Sementara kontraterorisme selalu menjadi agenda utama SCO, serangan baru-baru ini kemungkinan akan “memusatkan perhatian kembali pada tantangan itu”, menurut Ian Hall, profesor hubungan internasional di Griffith University di Brisbane, Australia.
SCO – yang didirikan pada tahun 2001 oleh China, Rusia dan beberapa bekas republik Soviet untuk meredakan ketegangan perbatasan – secara tradisional menekankan memerangi “tiga kejahatan” – terorisme, separatisme dan ekstremisme.
Ketika kelompok itu diperluas untuk mencakup India, Pakistan dan yang terbaru Iran, ruang lingkupnya telah diperluas untuk mencakup isu-isu seperti kerja sama ekonomi.
Serangan di Balai Kota Crocus di Moskow, di mana orang-orang bersenjata melepaskan tembakan, menewaskan sedikitnya 140 orang, adalah serangan paling mematikan di Rusia dalam dua dekade.
········
### LATIHAN
Menurut kutipan tentang SCO, apa saja "tiga kejahatan" yang secara tradisional ditekankan untuk diperangi oleh organisasi itu?
········
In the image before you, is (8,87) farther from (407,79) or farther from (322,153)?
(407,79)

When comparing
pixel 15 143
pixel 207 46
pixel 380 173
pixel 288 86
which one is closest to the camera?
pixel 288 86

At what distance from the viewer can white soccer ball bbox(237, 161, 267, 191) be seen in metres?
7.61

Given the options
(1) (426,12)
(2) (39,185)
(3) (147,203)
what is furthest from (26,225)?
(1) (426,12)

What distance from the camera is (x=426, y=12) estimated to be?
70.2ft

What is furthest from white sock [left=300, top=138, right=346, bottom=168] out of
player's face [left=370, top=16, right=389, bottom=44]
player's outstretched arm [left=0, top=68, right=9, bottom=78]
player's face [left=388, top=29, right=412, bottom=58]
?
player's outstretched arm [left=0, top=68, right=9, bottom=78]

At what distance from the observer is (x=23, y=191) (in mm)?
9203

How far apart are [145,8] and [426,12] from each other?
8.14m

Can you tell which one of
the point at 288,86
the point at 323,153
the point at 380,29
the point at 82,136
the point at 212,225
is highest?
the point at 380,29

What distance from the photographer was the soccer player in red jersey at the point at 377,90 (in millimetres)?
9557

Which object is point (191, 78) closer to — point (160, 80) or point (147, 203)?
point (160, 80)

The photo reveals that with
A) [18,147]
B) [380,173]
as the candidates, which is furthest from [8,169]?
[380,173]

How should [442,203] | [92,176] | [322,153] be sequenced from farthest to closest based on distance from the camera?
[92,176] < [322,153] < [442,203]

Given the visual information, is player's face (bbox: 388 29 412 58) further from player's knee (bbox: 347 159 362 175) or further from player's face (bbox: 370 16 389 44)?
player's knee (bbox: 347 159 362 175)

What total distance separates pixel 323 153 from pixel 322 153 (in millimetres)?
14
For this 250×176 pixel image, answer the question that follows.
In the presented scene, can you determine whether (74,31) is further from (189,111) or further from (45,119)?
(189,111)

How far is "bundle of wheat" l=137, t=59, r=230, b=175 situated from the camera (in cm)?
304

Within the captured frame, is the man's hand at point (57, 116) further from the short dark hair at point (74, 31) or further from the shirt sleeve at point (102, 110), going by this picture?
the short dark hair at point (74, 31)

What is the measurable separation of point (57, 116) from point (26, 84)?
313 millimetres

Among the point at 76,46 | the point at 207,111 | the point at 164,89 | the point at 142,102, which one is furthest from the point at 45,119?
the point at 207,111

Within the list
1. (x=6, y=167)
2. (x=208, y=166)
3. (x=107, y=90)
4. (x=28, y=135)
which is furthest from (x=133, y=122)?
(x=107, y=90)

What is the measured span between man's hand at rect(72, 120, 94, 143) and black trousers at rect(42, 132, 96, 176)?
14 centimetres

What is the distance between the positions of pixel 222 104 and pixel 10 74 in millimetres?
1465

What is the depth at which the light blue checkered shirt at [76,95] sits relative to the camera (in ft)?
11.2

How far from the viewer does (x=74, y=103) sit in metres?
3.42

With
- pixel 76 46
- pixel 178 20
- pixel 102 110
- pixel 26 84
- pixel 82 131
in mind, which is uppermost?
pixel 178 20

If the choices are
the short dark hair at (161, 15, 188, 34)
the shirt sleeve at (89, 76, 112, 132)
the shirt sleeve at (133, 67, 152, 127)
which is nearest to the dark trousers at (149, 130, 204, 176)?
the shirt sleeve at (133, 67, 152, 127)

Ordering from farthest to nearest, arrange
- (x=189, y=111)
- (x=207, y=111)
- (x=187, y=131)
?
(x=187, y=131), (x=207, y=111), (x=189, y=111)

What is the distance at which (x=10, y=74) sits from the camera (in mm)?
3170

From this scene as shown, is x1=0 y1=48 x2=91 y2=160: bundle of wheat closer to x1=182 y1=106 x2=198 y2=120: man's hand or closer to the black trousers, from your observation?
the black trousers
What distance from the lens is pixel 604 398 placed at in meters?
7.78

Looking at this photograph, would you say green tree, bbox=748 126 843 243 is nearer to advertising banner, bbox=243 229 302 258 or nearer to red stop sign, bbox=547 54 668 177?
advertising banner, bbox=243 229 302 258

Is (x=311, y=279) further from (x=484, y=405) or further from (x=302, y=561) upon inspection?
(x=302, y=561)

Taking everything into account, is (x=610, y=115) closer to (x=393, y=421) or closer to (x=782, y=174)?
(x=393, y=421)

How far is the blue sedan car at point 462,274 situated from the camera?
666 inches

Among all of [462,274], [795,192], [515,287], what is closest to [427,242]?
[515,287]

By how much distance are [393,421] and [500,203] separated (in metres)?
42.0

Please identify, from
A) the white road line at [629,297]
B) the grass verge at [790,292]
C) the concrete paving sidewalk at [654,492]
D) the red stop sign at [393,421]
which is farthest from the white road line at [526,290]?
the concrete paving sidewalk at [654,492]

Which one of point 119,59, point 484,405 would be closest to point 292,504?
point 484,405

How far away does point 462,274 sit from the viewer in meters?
········
### PEMBAHASAN SOAL
Terorisme, separatisme, dan ekstremisme.